In production-level applications of RAG, to achieve better data retrieval, multi-source data needs to be preprocessed and cleaned, i.e., ETL (extract, transform, load). To enhance the preprocessing capabilities of unstructured/semi-structured data, Dify supports optional ETL solutions: Dify ETL and Unstructured ETL.
Unstructured can efficiently extract and transform your data into clean data for subsequent steps.
ETL solution choices in different versions of Dify:
The SaaS version defaults to using Unstructured ETL and cannot be changed;
The community version defaults to using Dify ETL but can enable Unstructured ETL through environment variables;
Differences in supported file formats for parsing:
txt, markdown, md, pdf, html, htm, xlsx, xls, docx, csv
txt, markdown, md, pdf, html, htm, xlsx, xls, docx, csv, eml, msg, pptx, ppt, xml, epub
Different ETL solutions may have differences in file extraction effects. For more information on Unstructured ETL’s data processing methods, please refer to the official documentation.
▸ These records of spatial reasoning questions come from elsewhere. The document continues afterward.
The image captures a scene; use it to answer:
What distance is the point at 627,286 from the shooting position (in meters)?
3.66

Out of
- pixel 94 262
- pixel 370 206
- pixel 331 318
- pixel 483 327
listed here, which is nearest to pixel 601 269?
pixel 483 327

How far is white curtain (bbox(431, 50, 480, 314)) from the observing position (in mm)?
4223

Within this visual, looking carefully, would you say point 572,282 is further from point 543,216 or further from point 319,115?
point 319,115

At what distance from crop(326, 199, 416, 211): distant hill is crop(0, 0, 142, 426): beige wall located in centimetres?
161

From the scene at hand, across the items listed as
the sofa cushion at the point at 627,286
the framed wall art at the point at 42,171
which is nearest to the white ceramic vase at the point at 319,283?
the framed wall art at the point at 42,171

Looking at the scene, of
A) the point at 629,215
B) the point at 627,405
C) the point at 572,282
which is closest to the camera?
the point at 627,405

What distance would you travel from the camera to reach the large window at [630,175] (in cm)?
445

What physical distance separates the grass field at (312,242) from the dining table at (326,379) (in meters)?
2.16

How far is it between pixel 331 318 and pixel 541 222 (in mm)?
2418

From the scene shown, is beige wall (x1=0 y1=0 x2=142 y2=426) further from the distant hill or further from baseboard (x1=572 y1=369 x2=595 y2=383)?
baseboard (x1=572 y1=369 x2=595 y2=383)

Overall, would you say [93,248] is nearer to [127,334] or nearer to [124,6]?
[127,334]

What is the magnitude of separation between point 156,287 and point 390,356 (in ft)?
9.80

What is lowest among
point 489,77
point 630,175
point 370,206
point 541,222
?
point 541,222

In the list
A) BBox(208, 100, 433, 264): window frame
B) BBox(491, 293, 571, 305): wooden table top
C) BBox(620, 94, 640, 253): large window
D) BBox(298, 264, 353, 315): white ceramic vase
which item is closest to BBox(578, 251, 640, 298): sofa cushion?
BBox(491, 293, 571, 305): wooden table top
Embedding transforms discrete variables (words, sentences, documents) into continuous vector representations, mapping high-dimensional data to lower-dimensional spaces. This technique preserves crucial semantic information while reducing dimensionality, enhancing content retrieval efficiency.
Embedding models, specialized large language models, excel at converting text into dense numerical vectors, effectively capturing semantic nuances for improved data processing and analysis.